“没什么。”陶芙拉开后座车门,语气冷淡,“我跟赵敬言回去,别担心。”
徐肃臻听到赵敬言的名字当即就炸了,骂骂咧咧好一通,中英文纯享版。
陶芙淡定安抚徐肃臻,“不过是搭个顺风车。”
“真的?”
“骗你干嘛。”陶芙说着,俯身坐进后座。
靳可失联,徐肃臻远在临安,陶芙没人可依。若是在街上闹起来,丢的不仅是两人的脸,陶氏集团都可能被拖上热搜。
她本就对家业不上心,不能再给父母添乱。
徐肃臻还在纠结,陶芙懒得应付,怎么比赵敬言还啰嗦?挂断电话,一股凉意莫名袭来,陶芙不禁打了个寒颤,赵敬言伸手替她拢衣襟,被陶芙一把推开。
献殷勤碰壁,他不自然地咳了一声。
赵丽焱从副驾驶慢吞吞探出头,耷拉着眉眼,“嫂子我……”
“停!别这么叫我。”陶芙直接打断,语气里满是不耐。
赵丽焱苦着脸转向赵敬言:“哥,我……”
赵敬言自始至终没出声,脸色却越来越沉。
陶芙暗自嘀咕,以前怎么没发现他这么能忍?怕不是牙齿都要咬碎了,还装得一副云淡风轻的样子。

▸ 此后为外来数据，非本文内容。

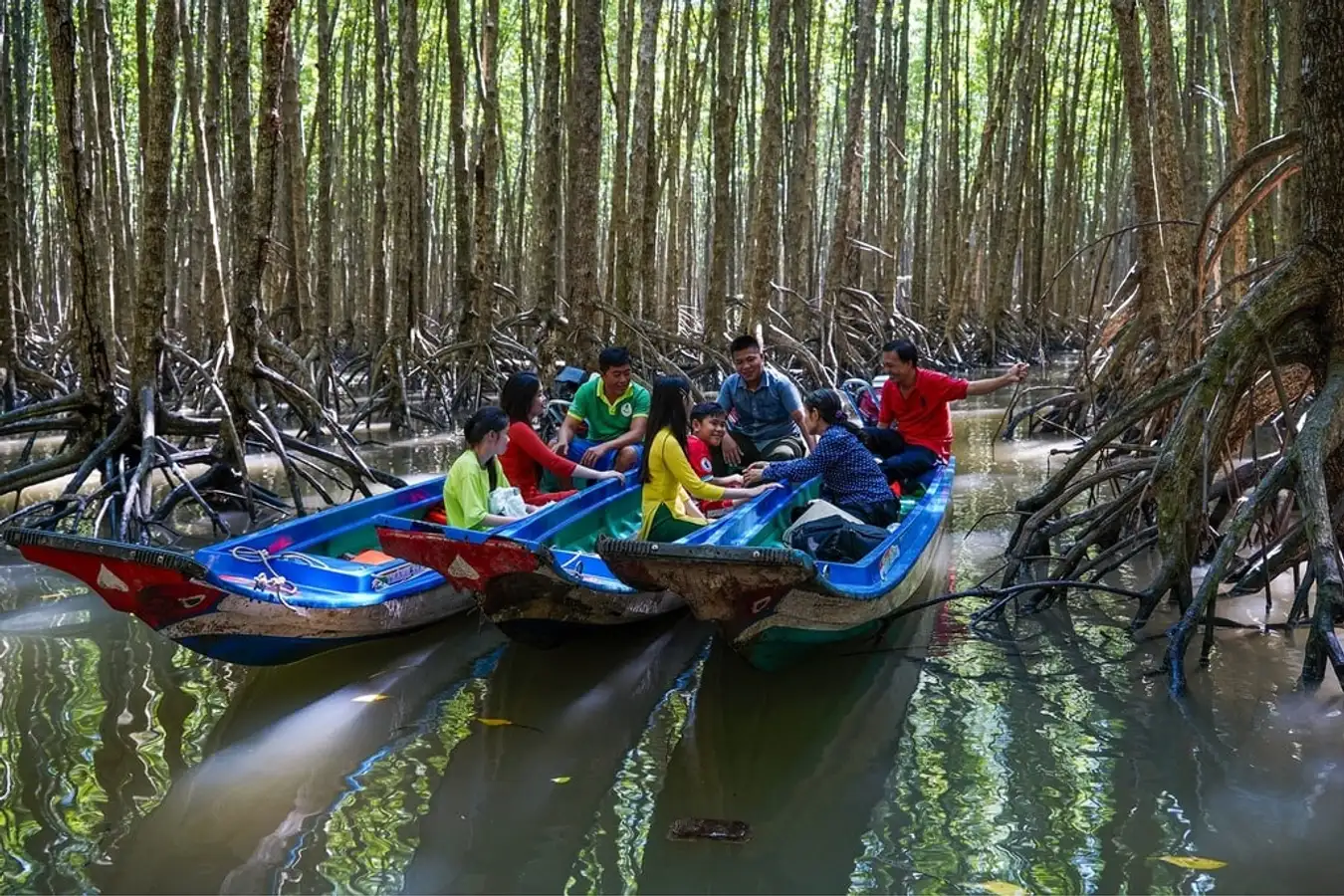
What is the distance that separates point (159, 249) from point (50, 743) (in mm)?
3993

有外人在,陶芙不愿与他起争执,冷脸一句话都不想再说。她往角落缩了缩,没一会儿借着车的颠簸竟又睡了过去,连赵丽焱下车都没察觉。
卢淼始终将车速稳在110迈左右,途中赵敬言接了几通电话,全是关于古镇改造项目的事。挂了电话,他自然地脱下外套披在陶芙身上。
“有事儿?”赵敬言移开视线,透过后视镜撞上卢淼的目光。
卢淼迟疑,赵敬言瞥了眼陶芙,她脸蛋红扑扑的,睡得正沉。
“你嫂子不是外人。”
卢淼又扫了眼后视镜,确认陶芙没醒,才低声开口:“夏小姐那边还在争取,希望能与您见一面。”

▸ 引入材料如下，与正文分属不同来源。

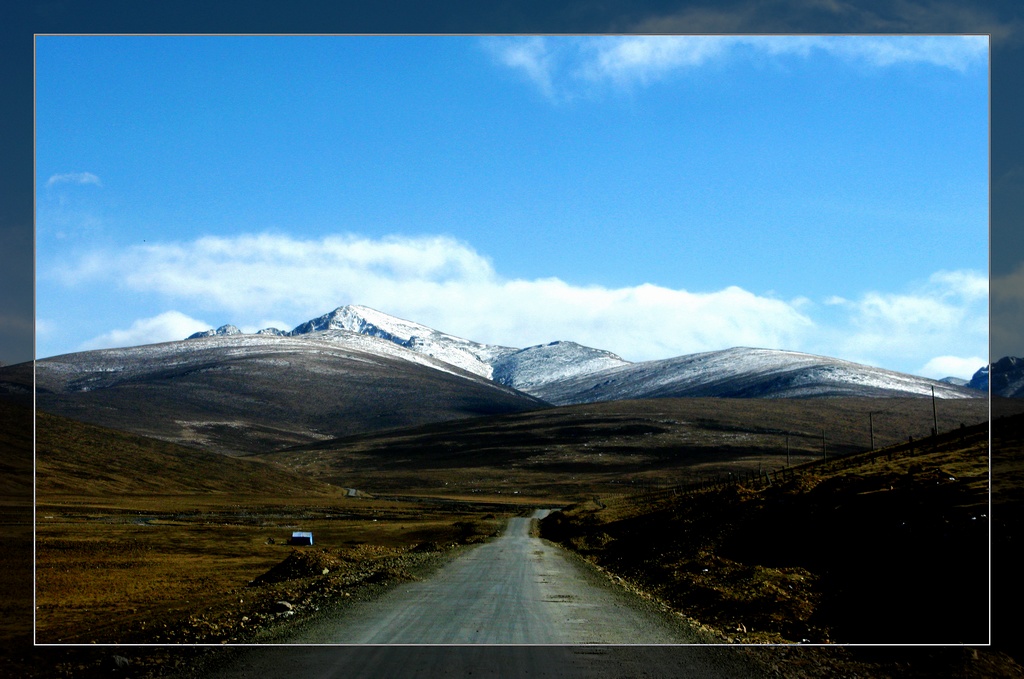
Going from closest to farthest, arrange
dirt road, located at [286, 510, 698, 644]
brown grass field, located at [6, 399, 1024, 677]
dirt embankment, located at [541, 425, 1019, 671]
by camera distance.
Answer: brown grass field, located at [6, 399, 1024, 677], dirt road, located at [286, 510, 698, 644], dirt embankment, located at [541, 425, 1019, 671]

陶芙许是得了应激症,先前睡得极沉,甚至发出了轻鼾,可夏小姐三个字刚落,她瞬间转醒。
夏梦言见赵敬言需要争取?她不动声色蜷在角落,假装熟睡想要听赵敬言葫芦里卖的什么药。
赵敬言心思扑在手中的文件上,听到夏梦言的名字头也没抬,语调平淡:“更换法务有难度?”
“不,不是的。”
赵敬言转头看了眼陶芙,语气添了几分冷意:“你是觉得我不够忙?”
卢淼立刻领会,“我这就给建投集团吴经理打电话。”
“不着急。”赵敬言放下文件,挪到中间去扶陶芙。她不知他要做什么,只能任由他将自己揽进怀里。赵敬言动作很轻,陶芙靠在他胸前,呼吸渐渐急促。t
没等她反应,冰凉的唇忽然印在她的眼皮上。